Risk of complications and urinary incontinence following cytoreductive prostatectomy: a multi-institutional study.

Emerging evidence has suggested that cytoreductive prostatectomy (CRP) allows superior oncologic control when compared to current standard of care androgen deprivation therapy alone. However, the safety and benefit of cytoreduction in metastatic prostate cancer (mPCa) has not been proven. Therefore, we evaluated the incidence of complications following CRP in men newly diagnosed with mPCa. A total of 68 patients who underwent CRP from 2006 to 2014 at four tertiary surgical centers were compared to 598 men who underwent radical prostatectomy for clinically localized prostate cancer (PCa). Urinary incontinence was defined as the use of any pad. CRP had longer operative times (200 min vs 140 min, P < 0.0001) and higher estimated blood loss (250 ml vs 125 ml, P < 0.0001) compared to the control group. However, both overall (8.82% vs 5.85%) and major complication rates (4.41% vs 2.17%) were comparable between the two groups. Importantly, urinary incontinence rate at 1-year after surgery was significantly higher in the CRP group (57.4% vs 90.8%, P < 0.0001). Univariate logistic analysis showed that the estimated blood loss was the only independent predictor of perioperative complications both in the unadjusted model (OR: 1.18; 95% CI: 1.02-1.37; P = 0.025) and surgery type-adjusted model (OR: 1.17; 95% CI: 1.01-1.36; P = 0.034). In conclusion, CRP is more challenging than radical prostatectomy and associated with a notably higher incidence of urinary incontinence. Nevertheless, CRP is a technically feasible and safe surgery for selecting PCa patients who present with node-positive or bony metastasis when performed by experienced surgeons. A prospective, multi-institutional clinical trial is currently underway to verify this concept.

INTRODUCTION

Prostate cancer (PCa) is the most common noncutaneous malignancy worldwide.1 In contrast to low-risk or localized disease which may not require aggressive interventions due to its often indolent course, metastatic PCa (mPCa) portends a dismal 5-year survival rate of 28%.1 Unlike the low-volume and localized counterpart, mPCa has been regarded as unfit for local therapy.2 Currently, the standard of care first-line treatment for mPCa is androgen deprivation therapy (ADT).3 However, an overwhelming majority of patients initially treated with medical or surgical castration eventually become resistant to ADT and develop castration-resistant prostate cancer (CRPC).24 Despite the advances made with a number of systemic therapies (e.g. abiraterone, docetaxel, enzalutamide, etc.) that have been demonstrated to improve survival in CRPC, a recent analysis has reported that the survival in men who present with metastatic prostate cancer has not changed over the last 20 years.5

Combining cytoreduction with systemic therapies has been shown to improve survival in renal cell carcinoma, colon cancer, and ovarian cancer.678 However, surgery is not part of the standard treatment armamentarium in men with mPCa. Nevertheless, in 2006, Swanson et al.9 have proposed that cytoreductive prostatectomy (CRP) may be beneficial in patients with mPCa due to tumor debulking, enhanced antitumor immunity, removing the primary site of tumor shedding, blocking paraneoplastic effects, and disrupting tumor production of hormones. Since then, a body of evidence has accumulated to support the hypothesis that treating the primary tumor improves outcomes in PCa patients with clinical evidence of metastasis.
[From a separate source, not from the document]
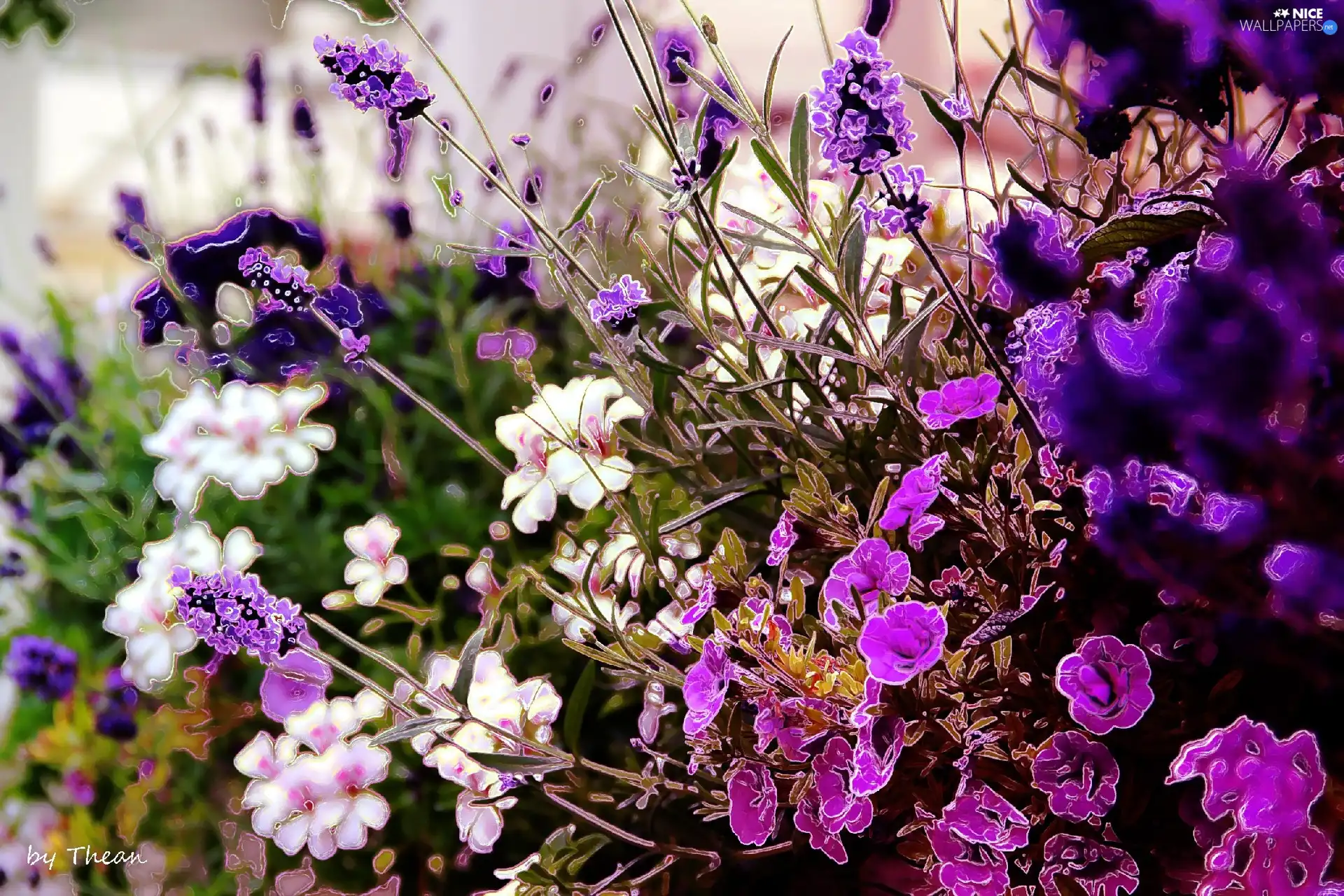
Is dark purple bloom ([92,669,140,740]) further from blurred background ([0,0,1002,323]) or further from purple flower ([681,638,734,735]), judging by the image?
purple flower ([681,638,734,735])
First, analysis of the SEER database demonstrated that local tumor control resulted in a better overall survival and cancer-specific mortality in men with newly diagnosed mPCa.10 Second, in patients found to have lymph node metastasis at the time of surgery, completing radical prostatectomy (RP) is now an accepted standard of care because successful surgery is associated with improved cancer-specific and overall survival.1112 Third, PCa debulking has recently been shown to improve the effectiveness of androgen ablation13 while Gratzke et al.14 have shown that patients who underwent radical prostatectomy had a higher overall survival rate when compared to those who did not undergo surgery (55% vs 21%; P < 0.01). Fourth, we have observed that the overall survival after recurrence is better in men who had RP rather than primary radiation therapy.15 Collectively, these observations suggest that CRP will improve the overall clinical outcome of men with mPCa.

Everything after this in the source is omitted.